Continuiamo il nostro approfondimento in merito ai disturbi di personalità, in particolare riguardo cosa sono, come funzionano e quali caratteristiche hanno.

Analizziamo il secondo cluster, ovvero il cluster B. Come già sapete, ne esistono tre; nei precedenti contenuti abbiamo analizzato il cluster A. Oggi realizziamo il cluster B, che racchiude tutti quei disturbi di personalità connessi a una difficoltà nella gestione e nella regolazione delle emozioni, a una certa impulsività e all’incapacità di sviluppare relazioni sociali e interpersonali stabili e significative.

Quali sono i disturbi di personalità appartenenti al cluster B?

All’interno di questo cluster sono presenti quattro diversi disturbi: il disturbo antisociale di personalità, il disturbo istrionico di personalità, il disturbo narcisistico di personalità e il disturbo borderline di personalità.

Partiamo da quest’ultimo e facciamo qualche cenno su ciascuno, così da rendere un po’ più chiaro il quadro.

Disturbo borderline di personalità: difficoltà nella regolazione emotiva

Il disturbo borderline di personalità, come suggerisce il termine, indica una condizione “al confine”, appunto borderline. La persona presenta sicuramente una difficoltà importante nella gestione del proprio stato emotivo e delle proprie emozioni, quindi anche nella gestione degli eventi e degli accadimenti della vita quotidiana.

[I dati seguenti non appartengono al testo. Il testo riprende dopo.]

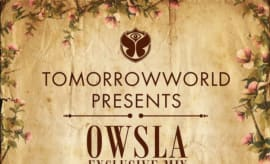 owsla-exclusive-mix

Tendenzialmente è associato a una scarsa percezione di autoefficacia e di autostima, nel senso che la persona tende a sottovalutare la propria capacità di riuscire a superare eventuali problemi o difficoltà.

Inoltre, può essere caratterizzato dalla tendenza a mettere in atto comportamenti impulsivi e, in alcuni casi, anche condotte disfunzionali o di dipendenza, come ad esempio l’uso di sostanze o di alcol.

Disturbo narcisistico di personalità: grandiosità e bisogno di ammirazione

Il disturbo narcisistico di personalità, molto discusso e spesso anche inflazionato, soprattutto rispetto all’ambito delle relazioni, è un altro disturbo appartenente al cluster B.

È caratterizzato da sentimenti di grandiosità, senso di superiorità, bisogno di ammirazione e, spesso, da una difficoltà nel comprendere e riconoscere le emozioni dell’altro.

La persona può tendere a percepire gli altri come funzionali ai propri bisogni o come persone che dovrebbero confermare la propria immagine di sé.

Possono quindi emergere anche modalità relazionali manipolative, in cui l’ammirazione e la conferma esterna diventano elementi fortemente ricercati.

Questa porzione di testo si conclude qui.